What is an accretion disk?
Accretion disk are crucial tools for our study of black holes. Almost everything we have learned about black holes we learned thanks to accretion disks. Why? One thing that had changed astronomy from ground was when people realized that there was more to see in the universe than what optical telescopes had until then allowed them to see. They discovered that the visible light was only a small fraction of the whole electromagnetic spectrum and that information travel through universe on many wavelengths from radio, through microwave, infrared, optical, ultraviolet, X-ray, to gamma rays. Since then, everything we know about the universe we have learned from electromagnetic radiation. Black holes, however, do not produce any radiation and that would make them impossible to study if they did not have accretion disks around them. Those disk are what we actually observe and from what we infer properties of their central gravitating objects.

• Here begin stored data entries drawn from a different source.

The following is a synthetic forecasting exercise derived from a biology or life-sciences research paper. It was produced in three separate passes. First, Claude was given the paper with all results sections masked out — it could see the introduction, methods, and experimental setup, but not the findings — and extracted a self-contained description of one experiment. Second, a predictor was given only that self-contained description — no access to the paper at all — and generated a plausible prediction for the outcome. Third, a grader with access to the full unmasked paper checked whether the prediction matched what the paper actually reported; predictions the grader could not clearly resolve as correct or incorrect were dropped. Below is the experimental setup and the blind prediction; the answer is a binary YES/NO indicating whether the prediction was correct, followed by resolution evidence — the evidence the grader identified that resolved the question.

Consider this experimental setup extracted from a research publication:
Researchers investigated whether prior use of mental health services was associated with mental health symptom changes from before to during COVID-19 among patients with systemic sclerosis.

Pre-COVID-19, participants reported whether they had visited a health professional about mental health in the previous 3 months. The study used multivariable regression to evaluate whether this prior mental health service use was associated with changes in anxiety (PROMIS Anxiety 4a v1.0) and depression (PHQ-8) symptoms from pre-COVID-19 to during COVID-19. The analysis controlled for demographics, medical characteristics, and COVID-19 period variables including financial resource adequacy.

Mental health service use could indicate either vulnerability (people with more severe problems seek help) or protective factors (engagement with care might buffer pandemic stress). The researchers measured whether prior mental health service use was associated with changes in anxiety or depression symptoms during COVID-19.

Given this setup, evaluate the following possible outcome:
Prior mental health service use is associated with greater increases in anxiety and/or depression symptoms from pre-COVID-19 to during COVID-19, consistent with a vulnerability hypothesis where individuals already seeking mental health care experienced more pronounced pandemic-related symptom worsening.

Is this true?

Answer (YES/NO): NO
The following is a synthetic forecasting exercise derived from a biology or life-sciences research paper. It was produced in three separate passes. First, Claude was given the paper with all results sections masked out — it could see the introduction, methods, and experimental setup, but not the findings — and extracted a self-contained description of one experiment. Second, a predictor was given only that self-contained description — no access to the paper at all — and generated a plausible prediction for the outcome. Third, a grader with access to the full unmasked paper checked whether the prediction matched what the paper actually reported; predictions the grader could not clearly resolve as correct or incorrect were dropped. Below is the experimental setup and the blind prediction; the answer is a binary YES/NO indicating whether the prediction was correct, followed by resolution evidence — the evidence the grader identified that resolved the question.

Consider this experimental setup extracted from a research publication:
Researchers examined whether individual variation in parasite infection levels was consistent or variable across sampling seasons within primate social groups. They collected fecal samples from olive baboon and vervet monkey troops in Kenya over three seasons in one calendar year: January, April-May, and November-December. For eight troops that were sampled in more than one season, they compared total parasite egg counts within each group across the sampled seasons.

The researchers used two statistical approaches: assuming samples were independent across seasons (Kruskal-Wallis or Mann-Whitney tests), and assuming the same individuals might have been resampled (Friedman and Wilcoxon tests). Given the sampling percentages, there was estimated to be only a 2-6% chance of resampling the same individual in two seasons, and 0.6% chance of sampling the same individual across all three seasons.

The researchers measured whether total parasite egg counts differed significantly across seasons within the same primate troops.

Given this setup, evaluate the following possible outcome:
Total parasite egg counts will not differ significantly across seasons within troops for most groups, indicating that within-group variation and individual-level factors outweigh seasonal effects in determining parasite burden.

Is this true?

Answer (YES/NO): NO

Accretion and accretion disks
Accretion is a process of a growth of a massive object by gravitationally attracting and collecting of additional material. Typically, this happens through a disk-like structure of diffuse material or gas that is in orbital motion around the central accreting object. Accretion disks are ubiquitous features in the universe and can be found around smaller stars or stellar remnants, in close binary stars, in the centers of spiral galaxies, in quasars, they form also in gamma-ray bursts.
Accretion can have many forms. It can be spherical, or planar. It can be persistent or episodic. The usual scenario for accretion is that the material flows from one celestial object to another. Then there exist a preferred direction given by the orbital plane of the two bodies. The flow also keeps that plane, but does not extend straight from one object to the other since it has some angular momentum from the orbital motion of the two. It is pushed little bit aside by Corriolis force and forms a disk around the target object.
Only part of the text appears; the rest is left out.